Un “filo” di speranza per Vittorio Veneto?

L’industria “bachi-sericola” (coltivazione del gelso, allevamento del baco e filatura della seta) si sviluppò su tutta l’area del Vittoriese fin dalla prima metà dell’800. Il fenomeno fu favorito da due circostanze: le caratteristiche geofisiche e climatiche particolarmente adatte alla coltura del gelso (clima mite senza forti escursioni termiche e senza nebbie) e la disponibilità abbondante […]

L’industria bachi-sericola” (coltivazione del gelso, allevamento del baco e filatura della seta) si sviluppò su tutta l’area del Vittoriese fin dalla prima metà dell’800. Il fenomeno fu favorito da due circostanze: le caratteristiche geofisiche e climatiche particolarmente adatte alla coltura del gelso (clima mite senza forti escursioni termiche e senza nebbie) e la disponibilità abbondante di manodopera nelle campagne. Le famiglie contadine erano composte all’epoca di 15-20 e talora anche 30 membri. Le donne, i vecchi e bambini venivano impiegati nell’allevamento del baco, che poteva essere praticato contemporaneamente agli altri lavori del campo.

Si sviluppò così una produzione industriale strettamente connessa all’agricoltura. I contadini – in gran parte mezzadri o piccoli proprietari – piantavano e coltivavano i gelsi, allevavano i bachi nelle loro case, raccoglievano i bozzoli e li vendevano alle filande che ne ricavavano il filo di seta.

Nello stesso tempo si sviluppavano, come attività collaterale e funzionale, gli stabilimenti bacologici e gli osservatori bacologici di ricerca applicata, che preparavano e selezionavano semi di bachi sempre più forti per consentire una produzione costante di seta pregiata in grado di consolidarsi e affermarsi nel mercato.

Materiale fornito:
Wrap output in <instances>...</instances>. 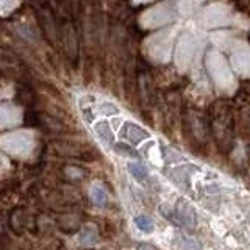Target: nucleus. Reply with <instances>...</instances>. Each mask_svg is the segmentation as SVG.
Instances as JSON below:
<instances>
[{
  "instance_id": "nucleus-1",
  "label": "nucleus",
  "mask_w": 250,
  "mask_h": 250,
  "mask_svg": "<svg viewBox=\"0 0 250 250\" xmlns=\"http://www.w3.org/2000/svg\"><path fill=\"white\" fill-rule=\"evenodd\" d=\"M174 211H175L178 225H183L185 229H188L189 231L195 230V225H197V216H195V209L191 203H188L186 200L180 199L177 202Z\"/></svg>"
},
{
  "instance_id": "nucleus-2",
  "label": "nucleus",
  "mask_w": 250,
  "mask_h": 250,
  "mask_svg": "<svg viewBox=\"0 0 250 250\" xmlns=\"http://www.w3.org/2000/svg\"><path fill=\"white\" fill-rule=\"evenodd\" d=\"M121 138L124 141H128V143L133 146H138L141 143H144L146 139L150 138V135H148L144 128H141L139 125L133 124V122H125L121 128Z\"/></svg>"
},
{
  "instance_id": "nucleus-3",
  "label": "nucleus",
  "mask_w": 250,
  "mask_h": 250,
  "mask_svg": "<svg viewBox=\"0 0 250 250\" xmlns=\"http://www.w3.org/2000/svg\"><path fill=\"white\" fill-rule=\"evenodd\" d=\"M77 239L80 242L82 246H94L99 242V231L97 229L94 227L92 224H88V225H83L82 230L78 231L77 234Z\"/></svg>"
},
{
  "instance_id": "nucleus-4",
  "label": "nucleus",
  "mask_w": 250,
  "mask_h": 250,
  "mask_svg": "<svg viewBox=\"0 0 250 250\" xmlns=\"http://www.w3.org/2000/svg\"><path fill=\"white\" fill-rule=\"evenodd\" d=\"M172 242H174V246L178 250H200V247H202L197 239L186 236V234H182V233H175L174 241Z\"/></svg>"
},
{
  "instance_id": "nucleus-5",
  "label": "nucleus",
  "mask_w": 250,
  "mask_h": 250,
  "mask_svg": "<svg viewBox=\"0 0 250 250\" xmlns=\"http://www.w3.org/2000/svg\"><path fill=\"white\" fill-rule=\"evenodd\" d=\"M96 133L100 139V143L104 144L105 147H113L114 144V136L113 131L109 128V125L105 121H100L99 124H96Z\"/></svg>"
},
{
  "instance_id": "nucleus-6",
  "label": "nucleus",
  "mask_w": 250,
  "mask_h": 250,
  "mask_svg": "<svg viewBox=\"0 0 250 250\" xmlns=\"http://www.w3.org/2000/svg\"><path fill=\"white\" fill-rule=\"evenodd\" d=\"M21 211H22V208H16V209L13 211L11 217H10V227H11V230H13L16 234H21L22 230L25 229V221H22V219H21V216H22L23 213H21Z\"/></svg>"
},
{
  "instance_id": "nucleus-7",
  "label": "nucleus",
  "mask_w": 250,
  "mask_h": 250,
  "mask_svg": "<svg viewBox=\"0 0 250 250\" xmlns=\"http://www.w3.org/2000/svg\"><path fill=\"white\" fill-rule=\"evenodd\" d=\"M89 197L92 200V203L96 207H105L106 202H108V197H106V192L102 189L99 186H92L91 191H89Z\"/></svg>"
},
{
  "instance_id": "nucleus-8",
  "label": "nucleus",
  "mask_w": 250,
  "mask_h": 250,
  "mask_svg": "<svg viewBox=\"0 0 250 250\" xmlns=\"http://www.w3.org/2000/svg\"><path fill=\"white\" fill-rule=\"evenodd\" d=\"M135 224L136 227L141 230V231H144V233H152L155 230V222H153V219L152 217H148V216H144V214H141V216H136L135 217Z\"/></svg>"
},
{
  "instance_id": "nucleus-9",
  "label": "nucleus",
  "mask_w": 250,
  "mask_h": 250,
  "mask_svg": "<svg viewBox=\"0 0 250 250\" xmlns=\"http://www.w3.org/2000/svg\"><path fill=\"white\" fill-rule=\"evenodd\" d=\"M128 170H130V174L138 180V182H144V180L147 178V175H148L147 169L141 163H130L128 164Z\"/></svg>"
},
{
  "instance_id": "nucleus-10",
  "label": "nucleus",
  "mask_w": 250,
  "mask_h": 250,
  "mask_svg": "<svg viewBox=\"0 0 250 250\" xmlns=\"http://www.w3.org/2000/svg\"><path fill=\"white\" fill-rule=\"evenodd\" d=\"M161 153H163V158L166 160L167 163H175L178 160H182V156H180L177 152H174L172 148H167V147L161 148Z\"/></svg>"
},
{
  "instance_id": "nucleus-11",
  "label": "nucleus",
  "mask_w": 250,
  "mask_h": 250,
  "mask_svg": "<svg viewBox=\"0 0 250 250\" xmlns=\"http://www.w3.org/2000/svg\"><path fill=\"white\" fill-rule=\"evenodd\" d=\"M114 147H116V150L119 152V153H122V155L133 156V158H139L138 152H135V150H133V148H131L130 146H127V144H116Z\"/></svg>"
},
{
  "instance_id": "nucleus-12",
  "label": "nucleus",
  "mask_w": 250,
  "mask_h": 250,
  "mask_svg": "<svg viewBox=\"0 0 250 250\" xmlns=\"http://www.w3.org/2000/svg\"><path fill=\"white\" fill-rule=\"evenodd\" d=\"M136 250H156L155 247H152L150 244H139Z\"/></svg>"
}]
</instances>
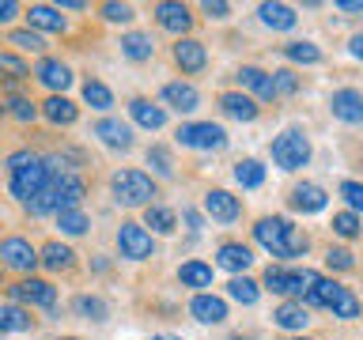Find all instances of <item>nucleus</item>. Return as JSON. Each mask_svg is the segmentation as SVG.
I'll list each match as a JSON object with an SVG mask.
<instances>
[{
    "label": "nucleus",
    "instance_id": "nucleus-1",
    "mask_svg": "<svg viewBox=\"0 0 363 340\" xmlns=\"http://www.w3.org/2000/svg\"><path fill=\"white\" fill-rule=\"evenodd\" d=\"M254 238L272 257H303L306 246H311V238H306L291 220H284V215H261L254 223Z\"/></svg>",
    "mask_w": 363,
    "mask_h": 340
},
{
    "label": "nucleus",
    "instance_id": "nucleus-2",
    "mask_svg": "<svg viewBox=\"0 0 363 340\" xmlns=\"http://www.w3.org/2000/svg\"><path fill=\"white\" fill-rule=\"evenodd\" d=\"M8 189L19 204H30L38 193L53 181V174L45 170V159L34 152H11L8 155Z\"/></svg>",
    "mask_w": 363,
    "mask_h": 340
},
{
    "label": "nucleus",
    "instance_id": "nucleus-3",
    "mask_svg": "<svg viewBox=\"0 0 363 340\" xmlns=\"http://www.w3.org/2000/svg\"><path fill=\"white\" fill-rule=\"evenodd\" d=\"M87 197V186H84V178H76V174H57L50 186H45L38 197H34L27 204V212L30 215H61L68 208H79V200Z\"/></svg>",
    "mask_w": 363,
    "mask_h": 340
},
{
    "label": "nucleus",
    "instance_id": "nucleus-4",
    "mask_svg": "<svg viewBox=\"0 0 363 340\" xmlns=\"http://www.w3.org/2000/svg\"><path fill=\"white\" fill-rule=\"evenodd\" d=\"M110 189H113V200L125 204V208H136V204H152L155 197V181L144 174V170H118L110 178Z\"/></svg>",
    "mask_w": 363,
    "mask_h": 340
},
{
    "label": "nucleus",
    "instance_id": "nucleus-5",
    "mask_svg": "<svg viewBox=\"0 0 363 340\" xmlns=\"http://www.w3.org/2000/svg\"><path fill=\"white\" fill-rule=\"evenodd\" d=\"M272 163L280 170H299L311 163V140H306L303 129H284L277 140H272Z\"/></svg>",
    "mask_w": 363,
    "mask_h": 340
},
{
    "label": "nucleus",
    "instance_id": "nucleus-6",
    "mask_svg": "<svg viewBox=\"0 0 363 340\" xmlns=\"http://www.w3.org/2000/svg\"><path fill=\"white\" fill-rule=\"evenodd\" d=\"M261 283H265V291H272V295H295V299H303V295L318 283V272H311V268H272L269 265Z\"/></svg>",
    "mask_w": 363,
    "mask_h": 340
},
{
    "label": "nucleus",
    "instance_id": "nucleus-7",
    "mask_svg": "<svg viewBox=\"0 0 363 340\" xmlns=\"http://www.w3.org/2000/svg\"><path fill=\"white\" fill-rule=\"evenodd\" d=\"M174 140L182 147H197V152H220L227 144V132H223V125H212V121H186V125H178Z\"/></svg>",
    "mask_w": 363,
    "mask_h": 340
},
{
    "label": "nucleus",
    "instance_id": "nucleus-8",
    "mask_svg": "<svg viewBox=\"0 0 363 340\" xmlns=\"http://www.w3.org/2000/svg\"><path fill=\"white\" fill-rule=\"evenodd\" d=\"M0 265L16 268V272H34V265H42V261H38V249L27 238L11 234V238H0Z\"/></svg>",
    "mask_w": 363,
    "mask_h": 340
},
{
    "label": "nucleus",
    "instance_id": "nucleus-9",
    "mask_svg": "<svg viewBox=\"0 0 363 340\" xmlns=\"http://www.w3.org/2000/svg\"><path fill=\"white\" fill-rule=\"evenodd\" d=\"M152 234L144 231V223H121L118 227V254L129 257V261H147L152 257Z\"/></svg>",
    "mask_w": 363,
    "mask_h": 340
},
{
    "label": "nucleus",
    "instance_id": "nucleus-10",
    "mask_svg": "<svg viewBox=\"0 0 363 340\" xmlns=\"http://www.w3.org/2000/svg\"><path fill=\"white\" fill-rule=\"evenodd\" d=\"M8 295H11V302H30V306H53L57 302V288H53V283L50 280H34V276L11 283Z\"/></svg>",
    "mask_w": 363,
    "mask_h": 340
},
{
    "label": "nucleus",
    "instance_id": "nucleus-11",
    "mask_svg": "<svg viewBox=\"0 0 363 340\" xmlns=\"http://www.w3.org/2000/svg\"><path fill=\"white\" fill-rule=\"evenodd\" d=\"M329 110H333L337 121L345 125H363V91L356 87H340L329 95Z\"/></svg>",
    "mask_w": 363,
    "mask_h": 340
},
{
    "label": "nucleus",
    "instance_id": "nucleus-12",
    "mask_svg": "<svg viewBox=\"0 0 363 340\" xmlns=\"http://www.w3.org/2000/svg\"><path fill=\"white\" fill-rule=\"evenodd\" d=\"M91 132H95L106 147H113V152H129V147H133V125H125L118 118L95 121V129H91Z\"/></svg>",
    "mask_w": 363,
    "mask_h": 340
},
{
    "label": "nucleus",
    "instance_id": "nucleus-13",
    "mask_svg": "<svg viewBox=\"0 0 363 340\" xmlns=\"http://www.w3.org/2000/svg\"><path fill=\"white\" fill-rule=\"evenodd\" d=\"M174 64H178L186 76H197L201 68L208 64L204 42H197V38H178V42H174Z\"/></svg>",
    "mask_w": 363,
    "mask_h": 340
},
{
    "label": "nucleus",
    "instance_id": "nucleus-14",
    "mask_svg": "<svg viewBox=\"0 0 363 340\" xmlns=\"http://www.w3.org/2000/svg\"><path fill=\"white\" fill-rule=\"evenodd\" d=\"M155 23L170 34H186L193 27V11L186 4H174V0H163V4H155Z\"/></svg>",
    "mask_w": 363,
    "mask_h": 340
},
{
    "label": "nucleus",
    "instance_id": "nucleus-15",
    "mask_svg": "<svg viewBox=\"0 0 363 340\" xmlns=\"http://www.w3.org/2000/svg\"><path fill=\"white\" fill-rule=\"evenodd\" d=\"M238 87L254 91L261 102L277 98V84H272V72H265V68H257V64H242V68H238Z\"/></svg>",
    "mask_w": 363,
    "mask_h": 340
},
{
    "label": "nucleus",
    "instance_id": "nucleus-16",
    "mask_svg": "<svg viewBox=\"0 0 363 340\" xmlns=\"http://www.w3.org/2000/svg\"><path fill=\"white\" fill-rule=\"evenodd\" d=\"M189 314L197 317V322H204V325H220V322H227V302L220 299V295L201 291V295H193Z\"/></svg>",
    "mask_w": 363,
    "mask_h": 340
},
{
    "label": "nucleus",
    "instance_id": "nucleus-17",
    "mask_svg": "<svg viewBox=\"0 0 363 340\" xmlns=\"http://www.w3.org/2000/svg\"><path fill=\"white\" fill-rule=\"evenodd\" d=\"M34 76H38V84L50 87L53 95H61V91L72 84V68L61 64V61H53V57H42L38 68H34Z\"/></svg>",
    "mask_w": 363,
    "mask_h": 340
},
{
    "label": "nucleus",
    "instance_id": "nucleus-18",
    "mask_svg": "<svg viewBox=\"0 0 363 340\" xmlns=\"http://www.w3.org/2000/svg\"><path fill=\"white\" fill-rule=\"evenodd\" d=\"M204 212L220 223H235L238 212H242V204H238V197H231L227 189H212L208 197H204Z\"/></svg>",
    "mask_w": 363,
    "mask_h": 340
},
{
    "label": "nucleus",
    "instance_id": "nucleus-19",
    "mask_svg": "<svg viewBox=\"0 0 363 340\" xmlns=\"http://www.w3.org/2000/svg\"><path fill=\"white\" fill-rule=\"evenodd\" d=\"M288 200H291V208H295V212L314 215V212H322V208H325V200H329V197H325V189H322V186H314V181H299V186L291 189V197H288Z\"/></svg>",
    "mask_w": 363,
    "mask_h": 340
},
{
    "label": "nucleus",
    "instance_id": "nucleus-20",
    "mask_svg": "<svg viewBox=\"0 0 363 340\" xmlns=\"http://www.w3.org/2000/svg\"><path fill=\"white\" fill-rule=\"evenodd\" d=\"M27 23H30V30H50V34H65L68 30V23L61 16V8H50V4H30L27 8Z\"/></svg>",
    "mask_w": 363,
    "mask_h": 340
},
{
    "label": "nucleus",
    "instance_id": "nucleus-21",
    "mask_svg": "<svg viewBox=\"0 0 363 340\" xmlns=\"http://www.w3.org/2000/svg\"><path fill=\"white\" fill-rule=\"evenodd\" d=\"M220 110L227 113V118H235V121H254L261 113L257 102L250 95H242V91H223V95H220Z\"/></svg>",
    "mask_w": 363,
    "mask_h": 340
},
{
    "label": "nucleus",
    "instance_id": "nucleus-22",
    "mask_svg": "<svg viewBox=\"0 0 363 340\" xmlns=\"http://www.w3.org/2000/svg\"><path fill=\"white\" fill-rule=\"evenodd\" d=\"M272 322L280 329H291V333H303V329L311 325V310H306L299 299H291V302H280L277 310H272Z\"/></svg>",
    "mask_w": 363,
    "mask_h": 340
},
{
    "label": "nucleus",
    "instance_id": "nucleus-23",
    "mask_svg": "<svg viewBox=\"0 0 363 340\" xmlns=\"http://www.w3.org/2000/svg\"><path fill=\"white\" fill-rule=\"evenodd\" d=\"M216 265L227 268V272H246L254 265V249L242 246V242H223L220 254H216Z\"/></svg>",
    "mask_w": 363,
    "mask_h": 340
},
{
    "label": "nucleus",
    "instance_id": "nucleus-24",
    "mask_svg": "<svg viewBox=\"0 0 363 340\" xmlns=\"http://www.w3.org/2000/svg\"><path fill=\"white\" fill-rule=\"evenodd\" d=\"M38 110H42V118H45V121H53V125H72V121H76V113H79V110H76V102H72V98H65V95H50Z\"/></svg>",
    "mask_w": 363,
    "mask_h": 340
},
{
    "label": "nucleus",
    "instance_id": "nucleus-25",
    "mask_svg": "<svg viewBox=\"0 0 363 340\" xmlns=\"http://www.w3.org/2000/svg\"><path fill=\"white\" fill-rule=\"evenodd\" d=\"M38 261H42L50 272H65V268L76 265V254H72L65 242H45V246L38 249Z\"/></svg>",
    "mask_w": 363,
    "mask_h": 340
},
{
    "label": "nucleus",
    "instance_id": "nucleus-26",
    "mask_svg": "<svg viewBox=\"0 0 363 340\" xmlns=\"http://www.w3.org/2000/svg\"><path fill=\"white\" fill-rule=\"evenodd\" d=\"M163 102H170V106L182 110V113H189V110L201 106V95H197L193 84H167L163 87Z\"/></svg>",
    "mask_w": 363,
    "mask_h": 340
},
{
    "label": "nucleus",
    "instance_id": "nucleus-27",
    "mask_svg": "<svg viewBox=\"0 0 363 340\" xmlns=\"http://www.w3.org/2000/svg\"><path fill=\"white\" fill-rule=\"evenodd\" d=\"M129 113H133V121L140 125V129H152V132L167 125V113L159 110V106H152L147 98H133V102H129Z\"/></svg>",
    "mask_w": 363,
    "mask_h": 340
},
{
    "label": "nucleus",
    "instance_id": "nucleus-28",
    "mask_svg": "<svg viewBox=\"0 0 363 340\" xmlns=\"http://www.w3.org/2000/svg\"><path fill=\"white\" fill-rule=\"evenodd\" d=\"M257 16H261V23H265V27H272V30H291L295 23H299L295 8H288V4H261Z\"/></svg>",
    "mask_w": 363,
    "mask_h": 340
},
{
    "label": "nucleus",
    "instance_id": "nucleus-29",
    "mask_svg": "<svg viewBox=\"0 0 363 340\" xmlns=\"http://www.w3.org/2000/svg\"><path fill=\"white\" fill-rule=\"evenodd\" d=\"M27 329H34L30 310H23L19 302L0 306V333H27Z\"/></svg>",
    "mask_w": 363,
    "mask_h": 340
},
{
    "label": "nucleus",
    "instance_id": "nucleus-30",
    "mask_svg": "<svg viewBox=\"0 0 363 340\" xmlns=\"http://www.w3.org/2000/svg\"><path fill=\"white\" fill-rule=\"evenodd\" d=\"M121 53L129 57V61H152V53H155V42H152V34L129 30V34L121 38Z\"/></svg>",
    "mask_w": 363,
    "mask_h": 340
},
{
    "label": "nucleus",
    "instance_id": "nucleus-31",
    "mask_svg": "<svg viewBox=\"0 0 363 340\" xmlns=\"http://www.w3.org/2000/svg\"><path fill=\"white\" fill-rule=\"evenodd\" d=\"M178 280H182V288H212V265H204V261H186V265L178 268Z\"/></svg>",
    "mask_w": 363,
    "mask_h": 340
},
{
    "label": "nucleus",
    "instance_id": "nucleus-32",
    "mask_svg": "<svg viewBox=\"0 0 363 340\" xmlns=\"http://www.w3.org/2000/svg\"><path fill=\"white\" fill-rule=\"evenodd\" d=\"M144 227H152V231H159V234H170L178 227V215L170 208H163V204H147L144 208Z\"/></svg>",
    "mask_w": 363,
    "mask_h": 340
},
{
    "label": "nucleus",
    "instance_id": "nucleus-33",
    "mask_svg": "<svg viewBox=\"0 0 363 340\" xmlns=\"http://www.w3.org/2000/svg\"><path fill=\"white\" fill-rule=\"evenodd\" d=\"M329 310H333V317H340V322H352V317H359L363 306H359V299H356V291L340 283V291H337V299L329 302Z\"/></svg>",
    "mask_w": 363,
    "mask_h": 340
},
{
    "label": "nucleus",
    "instance_id": "nucleus-34",
    "mask_svg": "<svg viewBox=\"0 0 363 340\" xmlns=\"http://www.w3.org/2000/svg\"><path fill=\"white\" fill-rule=\"evenodd\" d=\"M337 291H340V283H337V280H322V276H318V283L303 295L299 302L306 306V310H311V306H329V302L337 299Z\"/></svg>",
    "mask_w": 363,
    "mask_h": 340
},
{
    "label": "nucleus",
    "instance_id": "nucleus-35",
    "mask_svg": "<svg viewBox=\"0 0 363 340\" xmlns=\"http://www.w3.org/2000/svg\"><path fill=\"white\" fill-rule=\"evenodd\" d=\"M235 181L242 189H257L261 181H265V166H261L257 159H242V163H235Z\"/></svg>",
    "mask_w": 363,
    "mask_h": 340
},
{
    "label": "nucleus",
    "instance_id": "nucleus-36",
    "mask_svg": "<svg viewBox=\"0 0 363 340\" xmlns=\"http://www.w3.org/2000/svg\"><path fill=\"white\" fill-rule=\"evenodd\" d=\"M284 57L295 61V64H318L322 61V50H318L314 42H288L284 45Z\"/></svg>",
    "mask_w": 363,
    "mask_h": 340
},
{
    "label": "nucleus",
    "instance_id": "nucleus-37",
    "mask_svg": "<svg viewBox=\"0 0 363 340\" xmlns=\"http://www.w3.org/2000/svg\"><path fill=\"white\" fill-rule=\"evenodd\" d=\"M84 102L95 106V110H110L113 106V91L106 84H99V79H87L84 84Z\"/></svg>",
    "mask_w": 363,
    "mask_h": 340
},
{
    "label": "nucleus",
    "instance_id": "nucleus-38",
    "mask_svg": "<svg viewBox=\"0 0 363 340\" xmlns=\"http://www.w3.org/2000/svg\"><path fill=\"white\" fill-rule=\"evenodd\" d=\"M227 295H231L235 302H242V306H254L257 295H261V288H257L254 280H246V276H235L231 283H227Z\"/></svg>",
    "mask_w": 363,
    "mask_h": 340
},
{
    "label": "nucleus",
    "instance_id": "nucleus-39",
    "mask_svg": "<svg viewBox=\"0 0 363 340\" xmlns=\"http://www.w3.org/2000/svg\"><path fill=\"white\" fill-rule=\"evenodd\" d=\"M57 227H61V234H72V238H76V234H84L87 227H91V220H87L79 208H68V212L57 215Z\"/></svg>",
    "mask_w": 363,
    "mask_h": 340
},
{
    "label": "nucleus",
    "instance_id": "nucleus-40",
    "mask_svg": "<svg viewBox=\"0 0 363 340\" xmlns=\"http://www.w3.org/2000/svg\"><path fill=\"white\" fill-rule=\"evenodd\" d=\"M0 76H4V79H27L30 68H27V61H23V57H16V53H0Z\"/></svg>",
    "mask_w": 363,
    "mask_h": 340
},
{
    "label": "nucleus",
    "instance_id": "nucleus-41",
    "mask_svg": "<svg viewBox=\"0 0 363 340\" xmlns=\"http://www.w3.org/2000/svg\"><path fill=\"white\" fill-rule=\"evenodd\" d=\"M8 42L19 45V50H30V53H42V50H45V38H42L38 30H11Z\"/></svg>",
    "mask_w": 363,
    "mask_h": 340
},
{
    "label": "nucleus",
    "instance_id": "nucleus-42",
    "mask_svg": "<svg viewBox=\"0 0 363 340\" xmlns=\"http://www.w3.org/2000/svg\"><path fill=\"white\" fill-rule=\"evenodd\" d=\"M76 310L84 314V317H91V322H102V317H106V302H102L99 295H79Z\"/></svg>",
    "mask_w": 363,
    "mask_h": 340
},
{
    "label": "nucleus",
    "instance_id": "nucleus-43",
    "mask_svg": "<svg viewBox=\"0 0 363 340\" xmlns=\"http://www.w3.org/2000/svg\"><path fill=\"white\" fill-rule=\"evenodd\" d=\"M333 234L356 238V234H359V215H356V212H337V215H333Z\"/></svg>",
    "mask_w": 363,
    "mask_h": 340
},
{
    "label": "nucleus",
    "instance_id": "nucleus-44",
    "mask_svg": "<svg viewBox=\"0 0 363 340\" xmlns=\"http://www.w3.org/2000/svg\"><path fill=\"white\" fill-rule=\"evenodd\" d=\"M147 163H152L159 174H174V163H170V152L163 144H155V147H147Z\"/></svg>",
    "mask_w": 363,
    "mask_h": 340
},
{
    "label": "nucleus",
    "instance_id": "nucleus-45",
    "mask_svg": "<svg viewBox=\"0 0 363 340\" xmlns=\"http://www.w3.org/2000/svg\"><path fill=\"white\" fill-rule=\"evenodd\" d=\"M8 113H11L16 121H23V125H27V121H34V118H38V106H34L30 98H11Z\"/></svg>",
    "mask_w": 363,
    "mask_h": 340
},
{
    "label": "nucleus",
    "instance_id": "nucleus-46",
    "mask_svg": "<svg viewBox=\"0 0 363 340\" xmlns=\"http://www.w3.org/2000/svg\"><path fill=\"white\" fill-rule=\"evenodd\" d=\"M272 84H277V95H295V91H299V79H295L291 68H280V72H272Z\"/></svg>",
    "mask_w": 363,
    "mask_h": 340
},
{
    "label": "nucleus",
    "instance_id": "nucleus-47",
    "mask_svg": "<svg viewBox=\"0 0 363 340\" xmlns=\"http://www.w3.org/2000/svg\"><path fill=\"white\" fill-rule=\"evenodd\" d=\"M340 197L352 204V212H363V181H340Z\"/></svg>",
    "mask_w": 363,
    "mask_h": 340
},
{
    "label": "nucleus",
    "instance_id": "nucleus-48",
    "mask_svg": "<svg viewBox=\"0 0 363 340\" xmlns=\"http://www.w3.org/2000/svg\"><path fill=\"white\" fill-rule=\"evenodd\" d=\"M325 265L329 268H337V272H348L352 265H356V261H352V254H348V249H329V254H325Z\"/></svg>",
    "mask_w": 363,
    "mask_h": 340
},
{
    "label": "nucleus",
    "instance_id": "nucleus-49",
    "mask_svg": "<svg viewBox=\"0 0 363 340\" xmlns=\"http://www.w3.org/2000/svg\"><path fill=\"white\" fill-rule=\"evenodd\" d=\"M102 19H110V23H129V19H133V8H129V4H102Z\"/></svg>",
    "mask_w": 363,
    "mask_h": 340
},
{
    "label": "nucleus",
    "instance_id": "nucleus-50",
    "mask_svg": "<svg viewBox=\"0 0 363 340\" xmlns=\"http://www.w3.org/2000/svg\"><path fill=\"white\" fill-rule=\"evenodd\" d=\"M201 11H204L208 19H227V16H231V4H223V0H204Z\"/></svg>",
    "mask_w": 363,
    "mask_h": 340
},
{
    "label": "nucleus",
    "instance_id": "nucleus-51",
    "mask_svg": "<svg viewBox=\"0 0 363 340\" xmlns=\"http://www.w3.org/2000/svg\"><path fill=\"white\" fill-rule=\"evenodd\" d=\"M16 16H19V4H16V0H0V23H11Z\"/></svg>",
    "mask_w": 363,
    "mask_h": 340
},
{
    "label": "nucleus",
    "instance_id": "nucleus-52",
    "mask_svg": "<svg viewBox=\"0 0 363 340\" xmlns=\"http://www.w3.org/2000/svg\"><path fill=\"white\" fill-rule=\"evenodd\" d=\"M337 11H348V16H356V11H363V0H337Z\"/></svg>",
    "mask_w": 363,
    "mask_h": 340
},
{
    "label": "nucleus",
    "instance_id": "nucleus-53",
    "mask_svg": "<svg viewBox=\"0 0 363 340\" xmlns=\"http://www.w3.org/2000/svg\"><path fill=\"white\" fill-rule=\"evenodd\" d=\"M348 50H352V57H359V61H363V34H352Z\"/></svg>",
    "mask_w": 363,
    "mask_h": 340
},
{
    "label": "nucleus",
    "instance_id": "nucleus-54",
    "mask_svg": "<svg viewBox=\"0 0 363 340\" xmlns=\"http://www.w3.org/2000/svg\"><path fill=\"white\" fill-rule=\"evenodd\" d=\"M147 340H182V336H170V333H159V336H147Z\"/></svg>",
    "mask_w": 363,
    "mask_h": 340
},
{
    "label": "nucleus",
    "instance_id": "nucleus-55",
    "mask_svg": "<svg viewBox=\"0 0 363 340\" xmlns=\"http://www.w3.org/2000/svg\"><path fill=\"white\" fill-rule=\"evenodd\" d=\"M4 110H8V106H4V102H0V118H4Z\"/></svg>",
    "mask_w": 363,
    "mask_h": 340
},
{
    "label": "nucleus",
    "instance_id": "nucleus-56",
    "mask_svg": "<svg viewBox=\"0 0 363 340\" xmlns=\"http://www.w3.org/2000/svg\"><path fill=\"white\" fill-rule=\"evenodd\" d=\"M295 340H314V336H295Z\"/></svg>",
    "mask_w": 363,
    "mask_h": 340
},
{
    "label": "nucleus",
    "instance_id": "nucleus-57",
    "mask_svg": "<svg viewBox=\"0 0 363 340\" xmlns=\"http://www.w3.org/2000/svg\"><path fill=\"white\" fill-rule=\"evenodd\" d=\"M0 276H4V268H0Z\"/></svg>",
    "mask_w": 363,
    "mask_h": 340
},
{
    "label": "nucleus",
    "instance_id": "nucleus-58",
    "mask_svg": "<svg viewBox=\"0 0 363 340\" xmlns=\"http://www.w3.org/2000/svg\"><path fill=\"white\" fill-rule=\"evenodd\" d=\"M65 340H72V336H65Z\"/></svg>",
    "mask_w": 363,
    "mask_h": 340
}]
</instances>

Consegna 1:
Ripeti alla lettera il brano sull'industria della seta nel Vittoriese, da "Si sviluppò così" a "affermarsi nel mercato.".
Consegna 2:
Rispondi a queste domande basandoti sul testo sull'industria della seta nel Vittoriese.
(a) Di quanti membri erano composte all'epoca le famiglie contadine?
(b) Dove allevavano i bachi i contadini?
(c) Che cosa preparavano e selezionavano gli stabilimenti e gli osservatori bacologici?
Consegna 3:
Riprendi il testo sull'industria della seta nel Vittoriese e continualo dopo la sua ultima frase.

Risposta 1:
Si sviluppò così una produzione industriale strettamente connessa all’agricoltura. I contadini – in gran parte mezzadri o piccoli proprietari – piantavano e coltivavano i gelsi, allevavano i bachi nelle loro case, raccoglievano i bozzoli e li vendevano alle filande che ne ricavavano il filo di seta.

Nello stesso tempo si sviluppavano, come attività collaterale e funzionale, gli stabilimenti bacologici e gli osservatori bacologici di ricerca applicata, che preparavano e selezionavano semi di bachi sempre più forti per consentire una produzione costante di seta pregiata in grado di consolidarsi e affermarsi nel mercato.

Risposta 2:
(a) Erano composte di 15-20 e talora anche 30 membri.
(b) Li allevavano nelle loro case.
(c) Preparavano e selezionavano semi di bachi sempre più forti.

Risposta 3:
L’industria bachi-sericola assumeva così un peso molto rilevante nelle condizioni sociali dell’area vittoriese (come in altre parti della Pedemontana trevigiana), in quanto consentiva alle famiglie contadine di ottenere dalla vendita dei bozzoli un’integrazione – molto modesta ma costante – del loro reddito (all’epoca ai limiti di sussistenza per gran parte della popolazione), e inoltre offriva un discreto numero di posti di lavoro, soprattutto femminili, nelle filande e negli stabilimenti bacologici, con una retribuzione molto magra ma abbastanza sicura e comunque indispensabile.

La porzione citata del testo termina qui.